Fraudrix is an intelligent message-risk classifier built for practical fraud defense across SMS, email, and URL-driven social engineering content. The system combines contextual text preprocessing, high-signal feature extraction, and a tuned classification pipeline to separate safe, spam, and scam traffic with high reliability.
Fraudrix follows a data-first architecture:
- Raw datasets are normalized into a unified format with two columns: message and label.
- URL-based phishing records are transformed into contextual text so the model learns intent, not only links.
- Curated scam phrases are injected to improve linguistic diversity for fraud patterns.
- Balanced sampling stabilizes decision boundaries across safe, spam, and scam classes.
- Training uses n-gram TF-IDF plus Logistic Regression for fast and robust inference.
- Runtime prediction adds lightweight explainability signals for trust and auditability.
flowchart LR
A[Incoming Message] --> B[Text Normalization]
B --> C[Reason Signal Extraction]
C --> D[TF-IDF Vectorization]
D --> E[Logistic Regression Classifier]
E --> F[Predicted Class]
C --> G[Reason Summary]
F --> H[Final Output]
G --> H
pie title Balanced Training Set Composition
"safe" : 7000
"spam" : 3000
"scam" : 3000
- Unified schema: message, label
- URL phishing enrichment for stronger contextual understanding
- Supplemental curated scam corpus for linguistic coverage
- Deduplication and null filtering before training
- Cleaner preserves lexical meaning while stripping noise
- TF-IDF with ngram_range=(1,2)
- Maximum features tuned for practical latency and stable quality
- Algorithm: Logistic Regression
- Multiclass target: safe, spam, scam
- Trained on balanced data for stronger minority-class recall
At inference time, Fraudrix reports why a message looks suspicious through compact reason tags such as:
- sensitive financial keywords
- promotional or spam keywords
- contains link
This keeps outputs auditable without adding heavyweight model overhead.

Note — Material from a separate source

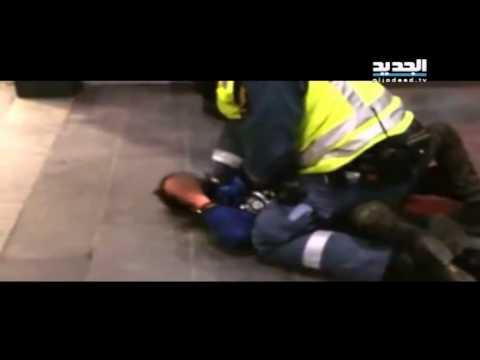 شرطي سويدي يخنق طفلاً مسلماً في محطة للقطار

Latest benchmark from the current training pipeline:
| Metric | Value |
|---|---|
| Overall Accuracy | 99.19% |
| Safe Precision | 0.99 |
| Safe Recall | 0.99 |
| Spam Precision | 0.98 |
| Spam Recall | 0.99 |
| Scam Precision | 1.00 |
| Scam Recall | 0.99 |
Install dependencies:
pip install -r requirements.txtPrepare and train:
python data/raw/fixurl.py
python src/marge_all.py
python train.pyRun interactive classifier:
python main.pyRun API service:
uvicorn api.app:app --reloadDesigned and maintained by Notookk.
Fraudrix targets production-grade fraud intelligence where precision, recall, speed, and explainability must coexist in one practical pipeline.